In addition to its humor and adventure, the film combines dimensions in music,
dance and martial arts. Motown also had released an original soundtrack album,
featuring songs from the movie by popular artists including Stevie Wonder, Rockwell,
DeBarge, the Temptations, Smokey Robinson & Syreeta, and Vanity.
There were casting
requirements that made it necessary for its creators to look beyond the Hollywood
mainstream for its principal players, "Berry Gordy,s THE LAST DRAGON" tells
the story of the deceptively gentle Leroy Green, a black youth devoted to the
arts, spirit and legend of his hero, Bruce Lee, and of the two guys out there
looking for him, eager physically or psychologically to demolish him.
One of them is on the streets, Sho'nuff tall and mean -- whose reason for wanting
to take out Leroy is simple, if simple-minded; the other is Eddie Arkadian --
short and mean -- king of the video emporiums, who has a more bizarre motive
for wanting to see Leroy wasted.
Early in THE LAST DRAGON, the Master, played brilliantly by Thomas Ikeda, rips
the dragon emblem from Leroy's jacket.

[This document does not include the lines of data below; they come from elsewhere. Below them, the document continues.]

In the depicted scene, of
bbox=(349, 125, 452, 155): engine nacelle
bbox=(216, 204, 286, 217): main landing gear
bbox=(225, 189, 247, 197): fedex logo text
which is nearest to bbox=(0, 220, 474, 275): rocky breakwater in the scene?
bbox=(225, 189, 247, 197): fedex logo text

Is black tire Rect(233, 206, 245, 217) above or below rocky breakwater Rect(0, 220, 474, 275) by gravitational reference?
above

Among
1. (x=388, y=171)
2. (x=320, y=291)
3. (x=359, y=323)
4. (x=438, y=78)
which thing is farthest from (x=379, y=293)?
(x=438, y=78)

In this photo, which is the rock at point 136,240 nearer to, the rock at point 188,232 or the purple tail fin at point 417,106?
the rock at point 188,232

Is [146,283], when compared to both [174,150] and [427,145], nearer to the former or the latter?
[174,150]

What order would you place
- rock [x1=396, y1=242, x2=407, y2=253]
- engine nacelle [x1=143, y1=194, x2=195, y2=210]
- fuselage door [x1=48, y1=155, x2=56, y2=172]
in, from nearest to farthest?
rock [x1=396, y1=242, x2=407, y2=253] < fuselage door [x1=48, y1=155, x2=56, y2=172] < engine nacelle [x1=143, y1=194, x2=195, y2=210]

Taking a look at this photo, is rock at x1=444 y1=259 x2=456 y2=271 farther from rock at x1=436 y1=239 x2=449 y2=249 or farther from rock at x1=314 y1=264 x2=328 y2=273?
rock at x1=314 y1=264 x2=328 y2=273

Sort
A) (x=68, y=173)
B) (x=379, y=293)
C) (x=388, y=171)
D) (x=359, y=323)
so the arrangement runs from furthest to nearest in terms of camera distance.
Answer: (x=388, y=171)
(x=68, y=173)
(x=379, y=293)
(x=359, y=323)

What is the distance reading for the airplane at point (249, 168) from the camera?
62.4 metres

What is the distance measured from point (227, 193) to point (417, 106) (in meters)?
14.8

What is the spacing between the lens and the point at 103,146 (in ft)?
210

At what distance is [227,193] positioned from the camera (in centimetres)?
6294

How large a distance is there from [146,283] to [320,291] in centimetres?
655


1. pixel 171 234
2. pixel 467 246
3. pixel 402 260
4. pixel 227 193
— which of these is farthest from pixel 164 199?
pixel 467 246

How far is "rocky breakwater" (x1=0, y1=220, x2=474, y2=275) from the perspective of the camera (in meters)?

Shocked, Leroy assumes the worst and
falls to his knees at the Master's feet. Removing the emblem was not a punishment,
the Master tells him, but a celebration.
The Master has perceived that Leroy has touched the final level -- not arrived
there yet, but touched it, the level beyond the dragon, beyond excellence. When
he reaches the final level, the Master tells Leroy he will know it by the appearance
of a sublime glow all over his body. "To reach it is not so simple. But it is
now within your grasp." The Master, however, is unable to help him further.
Zen, according to Joe Hyams, the author of Zen in the Martial Arts, has no theory;
it is an inner knowing for which there is no clearly stated dogma. "The point
of achieving proficiency in any martial art is to be able to walk away from
a fight rather than to win it," a precept that Leroy in "Berry Gordy's THE LAST
DRAGON" tries desperately to follow.
The film's cast is a melting pot of ethnic types, white, black, and Chinese,
including three Sum Dum Goy Chinese fortune cookie-factory youths so into "The
Harlem Look" that they think they're black.
The film is a breakthrough in several areas: its use of video as adapted to
the motion picture camera and in its digita recording of sound. Charles Anzalone,
the film's video consultant whose company, Interfacer, built to specification
the video equipment used in the film, explains:
| "We used a million dollars worth of video equipment. We used three professional Sony Betacam players, the only three of their kind in the world, especially developed for THE LAST DRAGON. We had to modify the transmission of the video in order to accommodate the filming of the video sections in the film, all that work with Vanity in the Seventh Heaven sequences. This took months of intensive research and development." |
Anzalone
adds, "It's very sophisticated. You can't put a price on it, it's all so new
The process of digitally recorded sound is a little more difficult to describe
than is the video-to-film process detailed above. Sound mixer Dennis Maitland
says, "The opposite of digital is analog, and that's how sound has been recorded
heretofore." The process of digital recording allows much more subtlety and
selection in the recording of sound, and in the later editing-in or editing-out
of unwanted sound
It is also undoubtedly a first in introducing in its starring roles two newcomers
each of whom bears a solitary name, Taimak and Vanity.
As
is tradition at fast-rewind's websites, we can now exclusively reveal the actual
filming locations used in the movie...
The film began production on exclusive New York City locations on April 16,
1984.
These include:
The Victory Theater on 42nd Street which was used for
the scene where Sho-Nuff interrupts the viewing of Enter the Dragon.
Bernstein's-on-Essex, an oriental delicatessen used in the film with its decor
intact
The Harlem Karate Institute (Leroy's karate school) ;
A pizza restaurant in lower Manhattan (Daddy Green's);
A Chinese warehouse on Walker Street in Manhattan (the Sum Dum Goy noodle factory);
Super Amusements in Flushing in the Queens Borough of New York City (Eddie's
Video Emporium)
An abandoned wire factory and warehouse at East 118th Street and East Side Highway
in Manhattan which was used for the climatic fight between Leroy and Sho-Nuff..
Peter Larkin's spectacular Seventh Heaven club video set was built on Camera
Mart stages at 54th and 10th Avenue, a set so impressive that Diana Ross, visiting
one day, promptly asked if she could buy it for her next tour!